* [Exercise instructions]:
Retype the material that follows exactly, limited to the lines from the one with "this 640×480 image." through the one with "this 820×461 image.", and keep out all pictures.

* [Dataset content]:

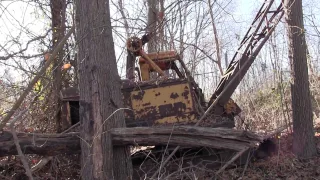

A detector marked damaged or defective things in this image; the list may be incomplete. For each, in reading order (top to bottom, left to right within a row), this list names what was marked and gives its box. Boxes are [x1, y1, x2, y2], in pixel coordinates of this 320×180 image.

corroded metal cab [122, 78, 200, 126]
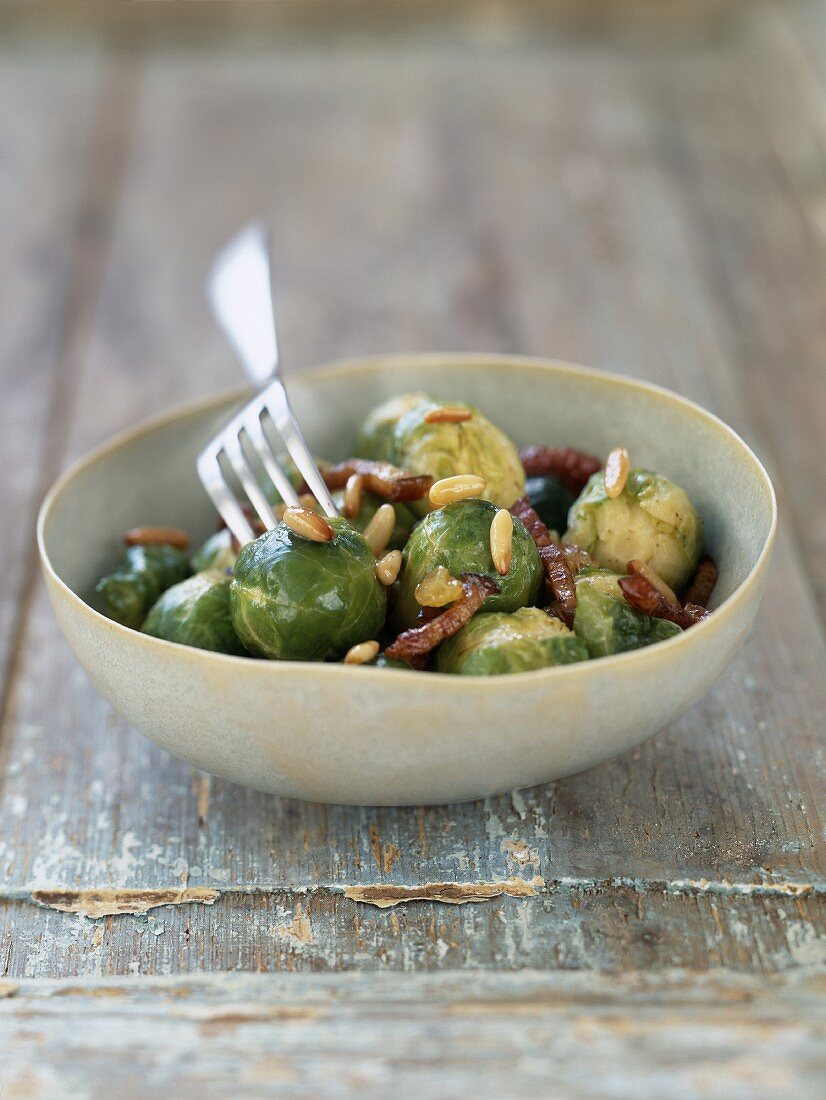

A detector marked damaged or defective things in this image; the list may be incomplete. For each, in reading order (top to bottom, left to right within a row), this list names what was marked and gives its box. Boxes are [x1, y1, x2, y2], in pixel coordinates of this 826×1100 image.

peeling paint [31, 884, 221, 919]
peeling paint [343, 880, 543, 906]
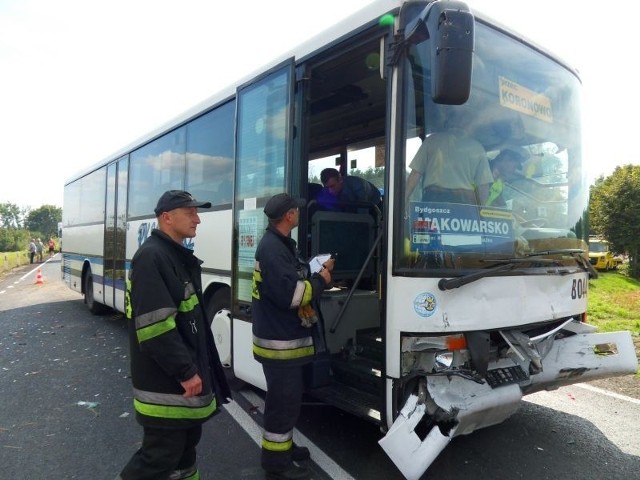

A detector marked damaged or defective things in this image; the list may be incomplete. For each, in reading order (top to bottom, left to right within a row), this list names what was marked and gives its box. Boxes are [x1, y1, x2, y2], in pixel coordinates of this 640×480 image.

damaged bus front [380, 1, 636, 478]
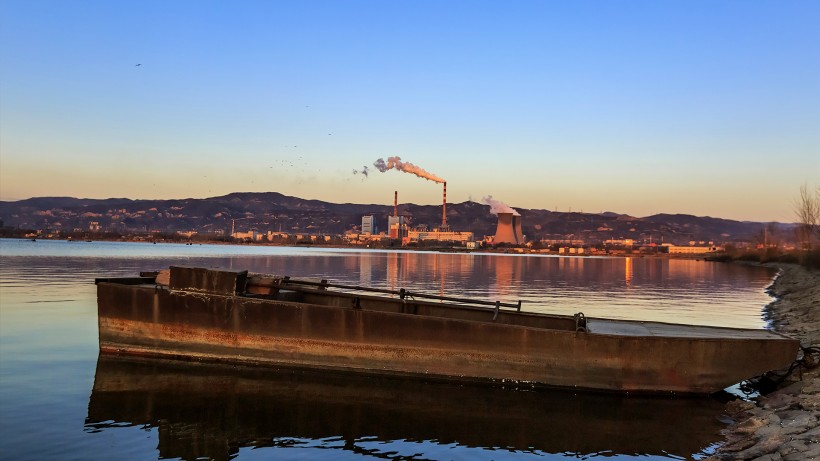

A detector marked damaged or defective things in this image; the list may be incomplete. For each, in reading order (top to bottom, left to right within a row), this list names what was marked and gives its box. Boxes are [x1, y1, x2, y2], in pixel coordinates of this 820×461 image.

* * *

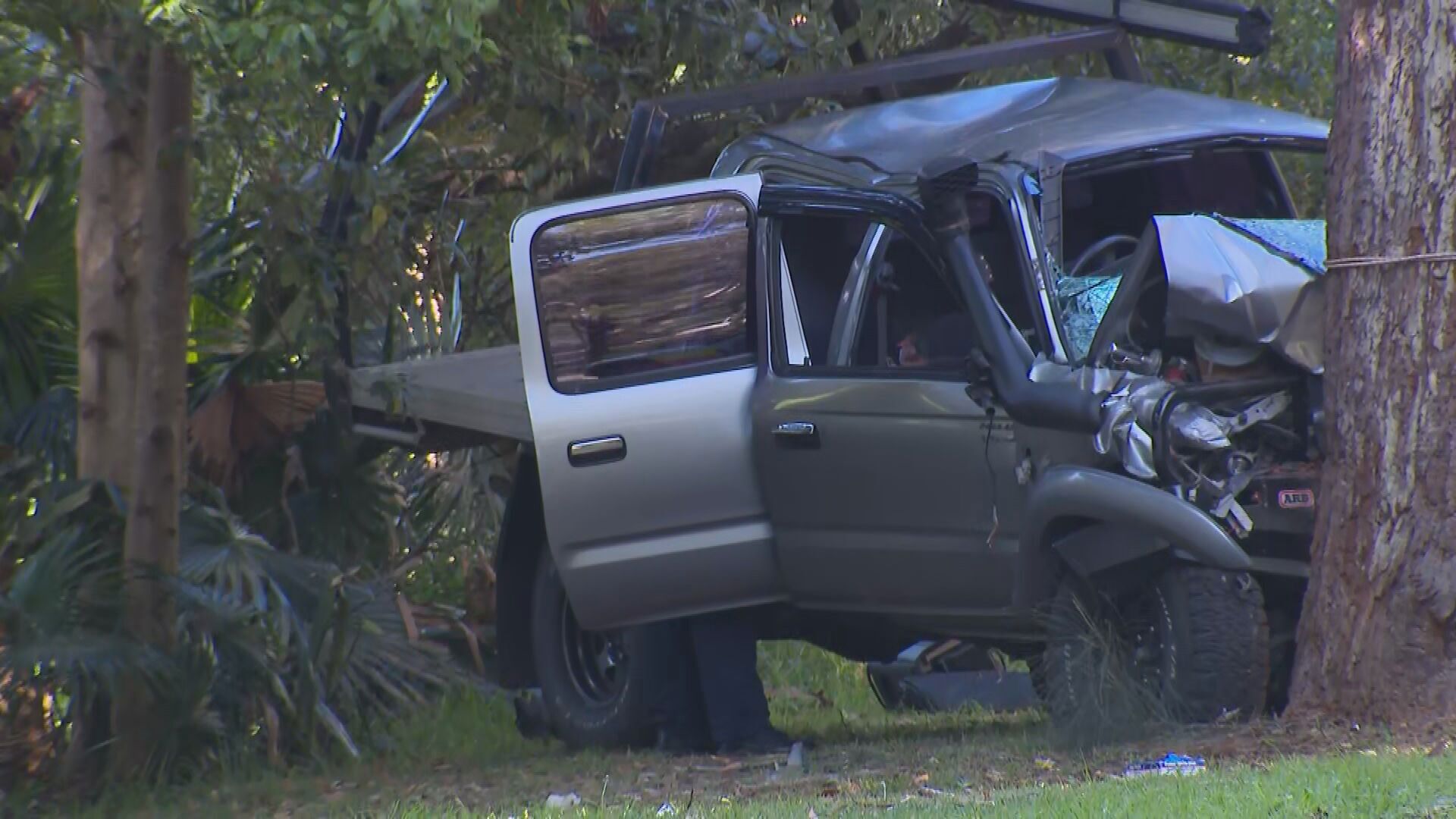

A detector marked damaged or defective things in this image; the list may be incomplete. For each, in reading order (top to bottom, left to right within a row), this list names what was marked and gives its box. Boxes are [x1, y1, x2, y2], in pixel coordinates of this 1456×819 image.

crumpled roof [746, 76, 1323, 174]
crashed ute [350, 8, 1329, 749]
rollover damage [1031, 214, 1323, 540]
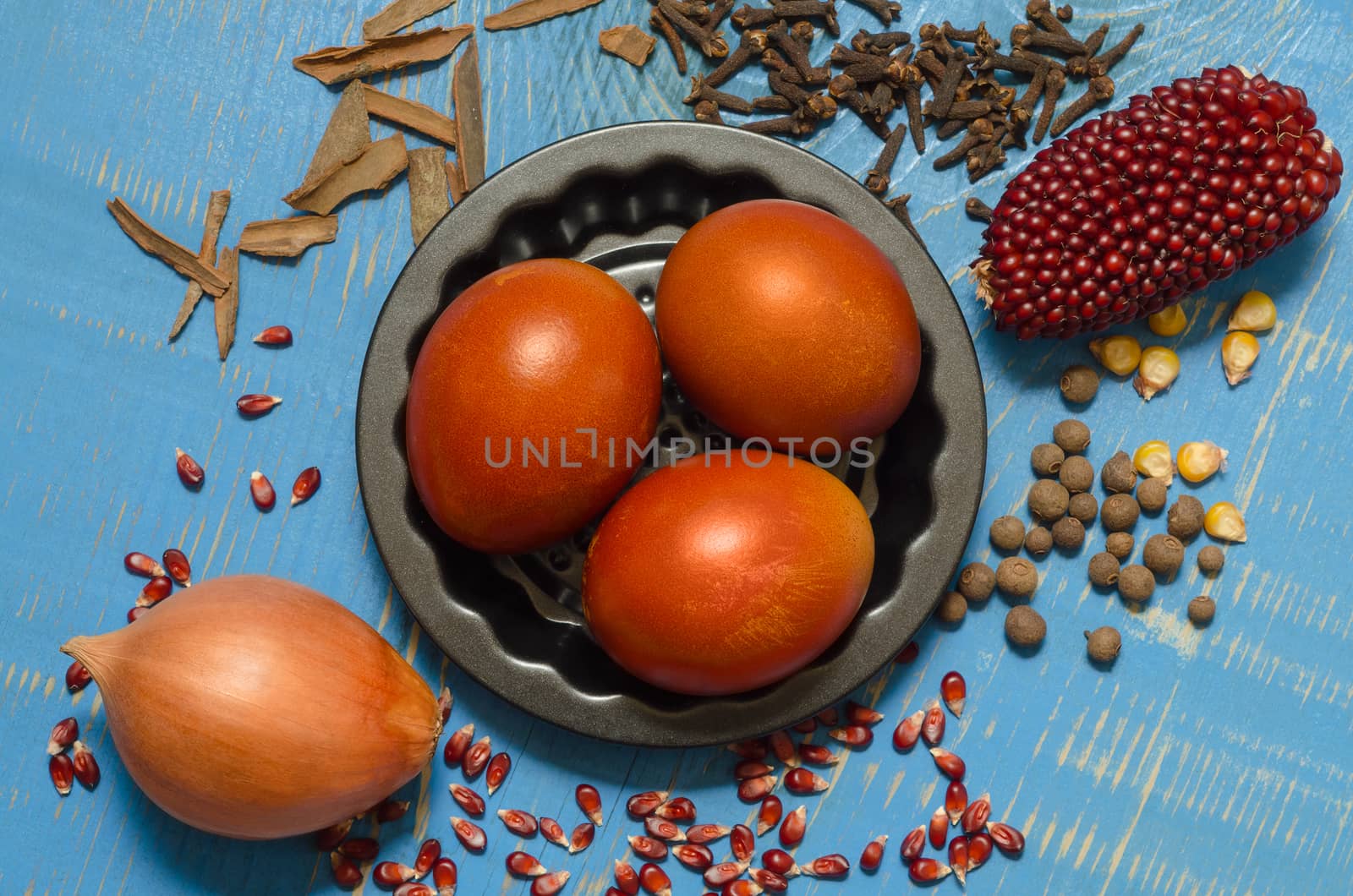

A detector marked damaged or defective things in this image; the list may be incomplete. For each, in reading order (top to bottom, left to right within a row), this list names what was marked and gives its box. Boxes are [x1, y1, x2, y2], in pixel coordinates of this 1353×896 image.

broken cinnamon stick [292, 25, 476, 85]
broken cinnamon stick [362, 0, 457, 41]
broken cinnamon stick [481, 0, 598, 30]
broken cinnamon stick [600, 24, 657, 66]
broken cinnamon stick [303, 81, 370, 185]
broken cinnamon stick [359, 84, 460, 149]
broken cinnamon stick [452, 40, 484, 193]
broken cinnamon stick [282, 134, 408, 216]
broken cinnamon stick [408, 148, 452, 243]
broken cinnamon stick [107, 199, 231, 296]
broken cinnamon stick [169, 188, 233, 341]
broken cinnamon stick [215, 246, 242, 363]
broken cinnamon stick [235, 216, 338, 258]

* [Response to the task]:
A detector marked damaged or defective things in this image; the list may be incomplete. For each, in reading order (top to bottom, left to right within a row), this list names what was marked and gives its box. Boxes are [x1, y1, x2, y2], in pixel coordinates of this 640×480 image.

damaged bus front [380, 1, 636, 478]

A detector marked damaged or defective things in this image; the list may be incomplete. For each, in reading order (top to bottom, left to right within a row), this list names what was marked and gives its box. Boxes are [x1, y1, x2, y2], in pixel coordinates of this 820×461 image.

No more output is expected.